All the while the Eton Mess My Nemesis was waiting quietly in an esky, beside an equally menacing version of my Mum’s famous Vanilla Slice with Passionfruit Icing.
I ate a serve of both, of course, it would’ve been wrong not to, and washed them down with a couple of glasses of bubbly.
Soon after Dad was passing around his Milk Tray and asking for help. I declined. Stupefied with utter disbelief, he pushed the tray at me again.
My End was nigh.
Perhaps this queasiness will be eased by a dip in the sea, I wondered, fruitlessly. I withdrew from conversation and settled deep into a shaded camping chair. The Great Undoing had begun. I discreetly walked some distance away, knelt down in the dunes, and unleashed a great hurl.
And again, before I got a lift back to Margaret River with my aunt and uncle, then again, and again, and again at their place, going between my room and the toilet for a few hours. There was nothing left yet it wouldn’t stop. I was praying distantly it wasn’t gastro and I wouldn’t infect them.
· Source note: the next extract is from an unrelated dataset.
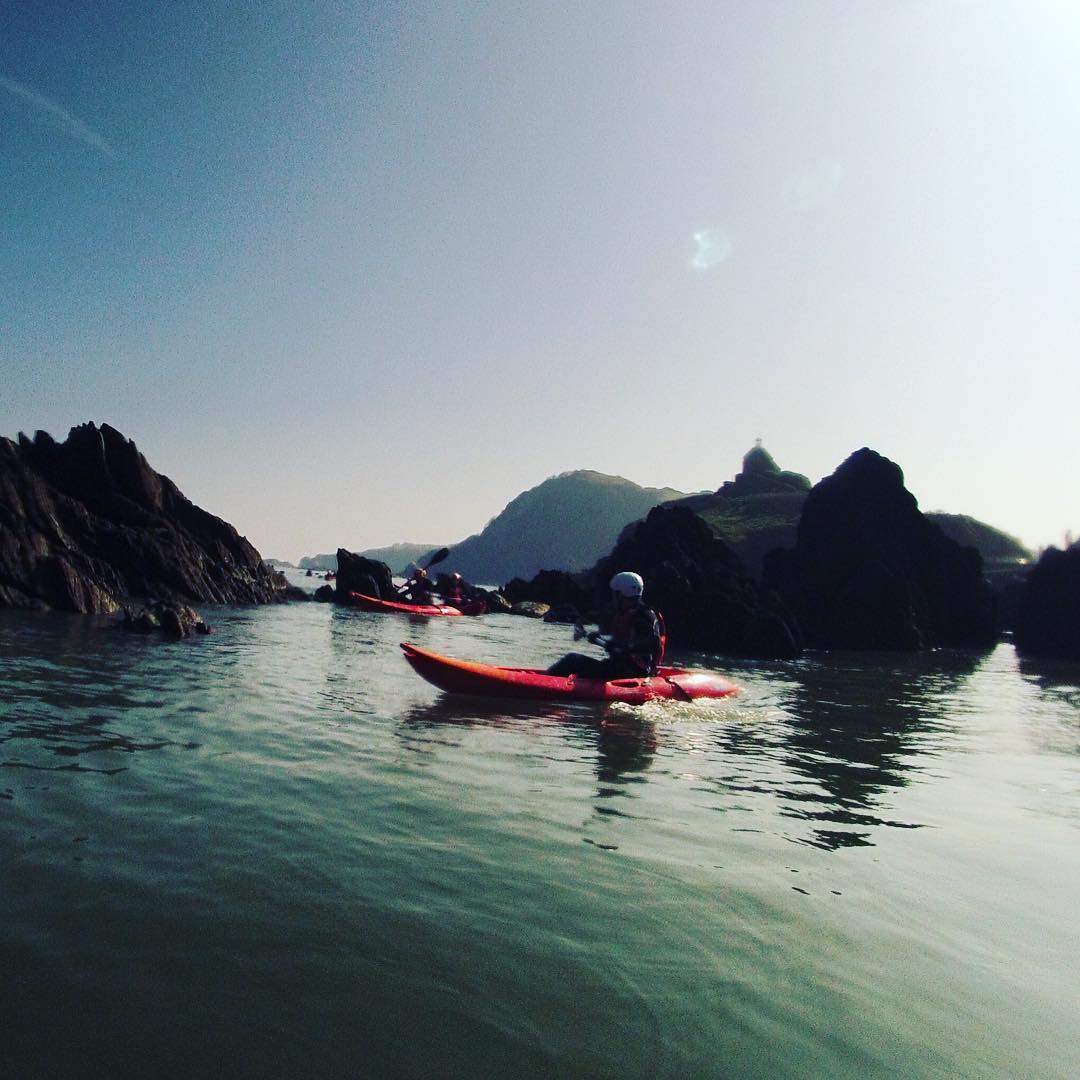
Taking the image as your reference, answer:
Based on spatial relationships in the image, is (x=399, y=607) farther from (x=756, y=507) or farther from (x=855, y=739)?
(x=756, y=507)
Finally I googled that honey can settle a stomach. Whatever did people do on their sickbeds before we had iPhones? Oh yeah, that’s right, they allowed doctors to blood-let them. The second spoon of honey settled me enough that I could sleep. I spent the next day trying to drink a little homemade rehydration in the form of salt, bicarb, ginger, lemon and honey. And sleeping. And looking at health articles on the internet. And sleeping.
The next day I crawled slowly home in the electric ute back to Manjimup, with a half boiled egg my aunt had offered me, sitting untouched in the centre console. Spent, done, finished, drained, sucked dry, dehydrated, defeated. A death of sorts occurred. Somewhere, somehow amidst my exhaustion, I found some pieces anew to put the elusive puzzle of my health back together.
As good fortune would have it, I already knew how to ferment vegetables. I’d overcome my vegetarian aversion to bone broths several months earlier, having read long enough about their health benefits. After a couple of days more reading, I decided I needed to do the GAPS Introduction Diet, and begin as soon as I could get everything organised.
It was a challenge to set the vegetarian values aside, but, I realised that way of eating and relating with the world had become something that nourished my mind, but no longer, my body.